Questions

I'm the CEO of a service shop (developers). We currently have 20 employees. What are qualities that I should be looking at when hiring for an operations position to help me with day to day tasks? I'm also torn between hiring someone from the outside with experience, or promoting someone that I trust with less experience.

I have hired a few hundreds over the last 20 years, as a startup cofounder, advisor for a few startups, and as a manager at Google. I have made mistakes. I have learned a bit. I will share my personal thoughts on it.

Depends on your line of business and your talent pool. In my line of businesses, I work with products that are designed to grow exponentionally. Both as a manager and advising startups, we are planning and executing to grow 1000000x. This takes specific combination of Skills, Role Related Knowlege (RRK), and Personality.

Exponential technologies take exponentional organizations, otherwise your cost will grow linearly (or worse) with your revenue. You do not want that for a plethora of reasons. This means that while RRK is useful, by itself it can prevent a person from be willing to work himself out of a job. I will explain.

I definitely look for outstanding execution of operations, but I also look for the ability to make yourself obsolete, leveraging what a COO learns from the operations to set aggressive goals to eliminate, automate, think bigger and bigger.

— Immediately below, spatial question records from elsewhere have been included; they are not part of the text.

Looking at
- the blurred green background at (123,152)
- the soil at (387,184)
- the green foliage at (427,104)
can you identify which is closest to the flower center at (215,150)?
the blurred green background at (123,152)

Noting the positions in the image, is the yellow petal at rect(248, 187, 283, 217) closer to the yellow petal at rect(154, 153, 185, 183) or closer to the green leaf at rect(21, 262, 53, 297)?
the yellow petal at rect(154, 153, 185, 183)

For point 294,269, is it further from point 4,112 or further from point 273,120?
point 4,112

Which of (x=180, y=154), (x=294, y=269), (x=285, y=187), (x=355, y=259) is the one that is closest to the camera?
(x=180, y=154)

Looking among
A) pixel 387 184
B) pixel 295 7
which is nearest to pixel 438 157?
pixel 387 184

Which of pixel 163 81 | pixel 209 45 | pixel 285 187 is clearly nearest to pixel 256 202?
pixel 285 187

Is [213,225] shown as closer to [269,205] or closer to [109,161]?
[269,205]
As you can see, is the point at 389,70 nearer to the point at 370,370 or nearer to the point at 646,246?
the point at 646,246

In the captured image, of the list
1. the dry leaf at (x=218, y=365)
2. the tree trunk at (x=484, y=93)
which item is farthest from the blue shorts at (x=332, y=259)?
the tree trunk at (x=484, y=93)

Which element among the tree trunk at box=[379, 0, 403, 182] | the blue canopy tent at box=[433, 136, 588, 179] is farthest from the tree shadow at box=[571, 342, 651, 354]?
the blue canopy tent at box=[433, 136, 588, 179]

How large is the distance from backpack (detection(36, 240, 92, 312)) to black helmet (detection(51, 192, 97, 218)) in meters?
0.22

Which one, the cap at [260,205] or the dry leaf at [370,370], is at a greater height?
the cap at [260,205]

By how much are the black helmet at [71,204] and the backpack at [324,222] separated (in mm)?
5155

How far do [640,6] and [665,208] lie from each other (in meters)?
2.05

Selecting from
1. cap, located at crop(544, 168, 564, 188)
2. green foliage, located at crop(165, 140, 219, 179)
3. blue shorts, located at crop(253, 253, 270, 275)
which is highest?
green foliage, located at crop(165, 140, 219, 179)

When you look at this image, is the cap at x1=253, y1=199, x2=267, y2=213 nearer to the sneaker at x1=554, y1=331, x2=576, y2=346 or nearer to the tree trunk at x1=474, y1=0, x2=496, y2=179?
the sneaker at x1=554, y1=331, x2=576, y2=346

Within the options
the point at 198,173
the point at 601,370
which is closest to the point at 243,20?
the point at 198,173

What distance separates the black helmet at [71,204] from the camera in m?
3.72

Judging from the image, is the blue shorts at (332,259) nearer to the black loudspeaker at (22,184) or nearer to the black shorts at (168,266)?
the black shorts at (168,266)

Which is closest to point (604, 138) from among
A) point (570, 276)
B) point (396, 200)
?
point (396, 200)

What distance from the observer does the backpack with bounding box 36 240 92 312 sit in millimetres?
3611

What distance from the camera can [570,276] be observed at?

In my process hire I believe:

- Hiring is full contact martial art and I believe in getting actively involved into that... After all, people is not the main thing in my business, it is the ONLY thing, since I am in a non-capital-intensive industry.
- Set very high hiring standards and do NOT negotiate them
- Related to that, create specific rubrics before going out hunting. What specifically I should look for not only in terms of RRK and experience, but how will I assess culture fit, and general cognitive abilities necessary for the person to drive transformation.

Back to your question, before looking at your internal talent pool and making decisions like should I promote or search externally, do think what the professional looks like, have that rubric, and THEN see if you have the person. The bar to promote should be as high and as unegotiable as the one you use to hire externally. Those are my two cents.